Man’s anger, Mom’s anger, does not bring about the righteous life that God desires. This warning matters to me, and not just because of any eternal consequences linked to “unrighteousness.” I believe in a forgiving God who knows my brokenness and loves me through it. But I also believe that the righteous life is worth living for its own sake. A life characterized by love, joy, peace, and the rest of the fruits of the spirit is, in fact, a happy life. And it is the little things, like the way we treat those closest to us, that really determine the character of our lives. I may be serene and free from obvious or violent fits of temper to the casual observer, but I am realizing that I am not slow to anger. Even if my anger is mild, it is anything but slow, and I want this to change.

In the last several days I have been working on being slow.

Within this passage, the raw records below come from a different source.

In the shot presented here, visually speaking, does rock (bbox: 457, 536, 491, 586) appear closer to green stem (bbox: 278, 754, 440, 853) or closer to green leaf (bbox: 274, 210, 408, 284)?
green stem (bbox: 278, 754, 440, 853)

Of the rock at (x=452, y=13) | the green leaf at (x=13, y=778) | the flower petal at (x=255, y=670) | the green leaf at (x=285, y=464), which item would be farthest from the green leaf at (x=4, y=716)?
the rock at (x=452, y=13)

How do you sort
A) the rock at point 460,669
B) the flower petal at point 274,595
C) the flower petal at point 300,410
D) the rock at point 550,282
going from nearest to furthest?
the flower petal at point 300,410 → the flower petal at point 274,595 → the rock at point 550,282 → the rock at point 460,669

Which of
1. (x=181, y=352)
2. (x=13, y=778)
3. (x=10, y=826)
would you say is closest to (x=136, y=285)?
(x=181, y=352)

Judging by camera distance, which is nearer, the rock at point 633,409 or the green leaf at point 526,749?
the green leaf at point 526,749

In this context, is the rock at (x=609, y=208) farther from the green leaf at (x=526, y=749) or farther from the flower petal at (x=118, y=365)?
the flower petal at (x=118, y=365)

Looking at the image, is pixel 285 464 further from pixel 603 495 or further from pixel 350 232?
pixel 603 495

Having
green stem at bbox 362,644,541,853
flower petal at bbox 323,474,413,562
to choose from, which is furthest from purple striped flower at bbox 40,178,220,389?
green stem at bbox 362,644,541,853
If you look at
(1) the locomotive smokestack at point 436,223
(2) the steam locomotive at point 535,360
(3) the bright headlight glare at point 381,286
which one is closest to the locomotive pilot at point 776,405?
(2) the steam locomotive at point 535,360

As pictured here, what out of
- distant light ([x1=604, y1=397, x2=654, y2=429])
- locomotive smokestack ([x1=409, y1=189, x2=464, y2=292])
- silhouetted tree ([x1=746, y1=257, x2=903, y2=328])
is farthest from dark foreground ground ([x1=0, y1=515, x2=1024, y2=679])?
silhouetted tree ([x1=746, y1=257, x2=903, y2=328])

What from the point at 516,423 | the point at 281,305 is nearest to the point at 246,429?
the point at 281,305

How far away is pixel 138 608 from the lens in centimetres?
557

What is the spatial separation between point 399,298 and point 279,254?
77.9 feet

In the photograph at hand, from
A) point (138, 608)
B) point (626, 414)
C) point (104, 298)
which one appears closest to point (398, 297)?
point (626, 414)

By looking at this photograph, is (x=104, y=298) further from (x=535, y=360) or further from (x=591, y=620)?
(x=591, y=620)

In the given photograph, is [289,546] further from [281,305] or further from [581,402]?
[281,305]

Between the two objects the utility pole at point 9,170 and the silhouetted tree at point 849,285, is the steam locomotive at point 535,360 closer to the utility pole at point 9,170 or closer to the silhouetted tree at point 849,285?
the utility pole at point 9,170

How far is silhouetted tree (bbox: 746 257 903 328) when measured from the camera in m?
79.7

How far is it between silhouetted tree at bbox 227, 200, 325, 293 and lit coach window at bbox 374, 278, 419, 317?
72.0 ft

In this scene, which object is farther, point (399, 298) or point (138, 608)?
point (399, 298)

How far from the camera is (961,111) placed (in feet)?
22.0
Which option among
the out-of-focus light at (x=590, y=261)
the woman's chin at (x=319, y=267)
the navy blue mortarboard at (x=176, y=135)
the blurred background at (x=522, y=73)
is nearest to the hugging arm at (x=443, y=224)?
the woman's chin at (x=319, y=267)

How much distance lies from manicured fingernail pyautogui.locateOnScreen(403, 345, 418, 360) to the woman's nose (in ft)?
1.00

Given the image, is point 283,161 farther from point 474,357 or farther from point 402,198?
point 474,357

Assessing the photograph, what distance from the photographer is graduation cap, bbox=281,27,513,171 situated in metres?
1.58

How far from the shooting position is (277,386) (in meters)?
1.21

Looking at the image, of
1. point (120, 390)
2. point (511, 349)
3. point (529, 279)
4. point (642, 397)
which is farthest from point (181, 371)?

It is amazingly hard. The habit of the quick jump to peevishness is difficult to break expressly because it is not slow— it is automatic. I have been impressed, however, by how quick my children are to respond when my efforts succeed. When I am firm, but calm in response to their misbehavior something miraculous happens: they do not escalate, at least not nearly as fast. When, instead of snapping, I get down on their eye level and talk to them about why they need to stop a given action, they are much more likely to listen, actually LISTEN!

Of course, they are still two- and five-years-old, and I am still imperfectly serene. Our progress is slow. But I will take slow. Slow is good.

Last day of Summer vacation – enjoying the time together!